● **Passage**:

::::::::

Just in case you may have been led to believe that the pending U.S. Supreme Court challenge from Mississippi is a singular, heartfelt moral argument over abortion, a legal brief filed in the case last week attempts to broaden the challenge to an attack on same-sex marriage and LGBTQ rights as well.
Indeed, the argument from the guy who designed the recent Texas law that has all but banned abortions in that state is a broadside against judges making any decision not specifically in black ink of the Constitution.
The author of the brief is Jonathan Mitchell, a one-time clerk to Justice Antonin Scalia, the former Texas Solicitor General and conservative attorney, who argues in the abortion case brief that not only is Roe v. Wade unconstitutional, but that the cases underscoring LGBTQ rights are "as lawless as
Roe" and should be eliminated.
So, the people who brought you anti-abortion laws now want to re-open gay rights – another settled legal precedent. Or so we have thought.
Judges Shouldn't Judge
As MSNBC's Jessica Levinson argues in a column last week, "After scoring an initial victory in their mission to eviscerate women's constitutionally protected right to obtain access to an abortion, some in the conservative movement have already explicitly moved on to attacking LGBTQ rights, which suggests they're gunning for all your constitutionally protected rights — at least those not dealing with guns."
Levinson, a professor at Loyola Law School, also the director of its Public Service Institute at Loyola Law School, co-director of Loyola's Journalist Law School and former president of the Los Angeles Ethics Commission, explains that Mitchell, who now runs his own one-man law firm, is dead set against both Roe and the cases governing same-sex rights because "they're based on judges, well, judging."
The same Jonathan Mitchell who is seeking termination of abortion as legally valid argues in his Mississippi abortion case challenge due for hearing in December that women can have no protected right to abortion because it was never written in the Constitution.
Further, in the same brief, Mitchell suggested he's coming for Lawrence v. Texas, the 2003 decision in which the Supreme Court ruled that laws that criminalize sodomy are unconstitutional, and Obergefell v. Hodges, the 2015 ruling in which the court concluded that the Constitution protects the rights of same-sex couples to marry.
Mitchell describes these outcomes as creating "court-invented rights to homosexual behavior and same-sex marriage." He concluded, "These 'rights,' like the right to abortion from Roe, are judicial concoctions, and there is no other source of law that can be invoked to salvage their existence."
One Man, One Influence
Apparently, it was the deeply religious Mitchell who advised Texas lawmakers to devise their anti-abortion law with a legal loophole – essentially giving enforcement powers to file damaging lawsuits to ordinary people rather than to state officials. With its ideological balance recast by Donald Trump, the Supreme Court refrained from blocking a new law in Texas that all but bans abortion — a potential turning point in the long-running fight over the procedure, as The New York Times explained.

::::::::

● **Tasks to carry out**:
(1) In the article about the Mississippi abortion brief, which former Supreme Court justice did Jonathan Mitchell once clerk for?
(2) Copy the records starting at the line containing "The query is: bottles" and ending at the line containing "[767,389,885,468]", swapping "helmets" for "headgear" and changing nothing else.

● **Available records**:
::::::::

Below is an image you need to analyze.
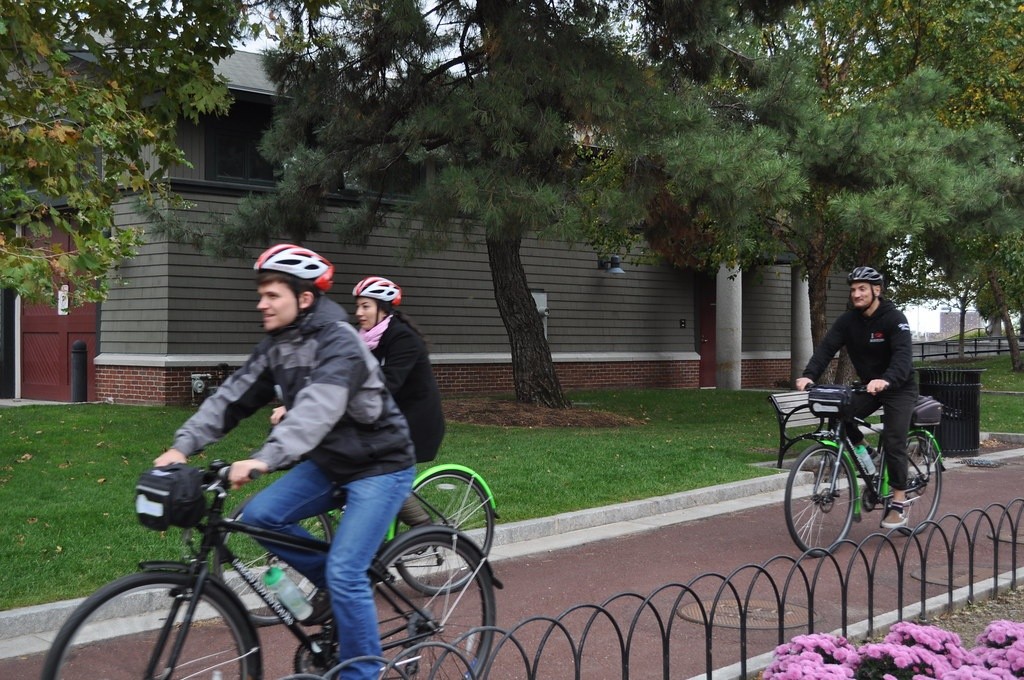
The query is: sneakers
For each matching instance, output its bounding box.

::::::::

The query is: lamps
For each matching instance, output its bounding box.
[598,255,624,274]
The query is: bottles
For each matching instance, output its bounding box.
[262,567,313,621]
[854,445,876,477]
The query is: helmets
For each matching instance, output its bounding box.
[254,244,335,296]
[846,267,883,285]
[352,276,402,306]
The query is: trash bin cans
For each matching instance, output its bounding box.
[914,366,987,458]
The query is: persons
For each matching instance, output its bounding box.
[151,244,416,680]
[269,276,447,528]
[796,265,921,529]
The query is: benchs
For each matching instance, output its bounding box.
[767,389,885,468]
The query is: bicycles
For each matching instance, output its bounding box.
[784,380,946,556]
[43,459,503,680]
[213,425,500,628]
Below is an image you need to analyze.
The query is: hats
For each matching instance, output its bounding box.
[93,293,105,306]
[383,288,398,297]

::::::::

● **Responses by task**:
(1) Justice Antonin Scalia

(2)
The query is: bottles
For each matching instance, output its bounding box.
[262,567,313,621]
[854,445,876,477]
The query is: headgear
For each matching instance, output its bounding box.
[254,244,335,296]
[846,267,883,285]
[352,276,402,306]
The query is: trash bin cans
For each matching instance, output its bounding box.
[914,366,987,458]
The query is: persons
For each matching instance, output its bounding box.
[151,244,416,680]
[269,276,447,528]
[796,265,921,529]
The query is: benchs
For each matching instance, output its bounding box.
[767,389,885,468]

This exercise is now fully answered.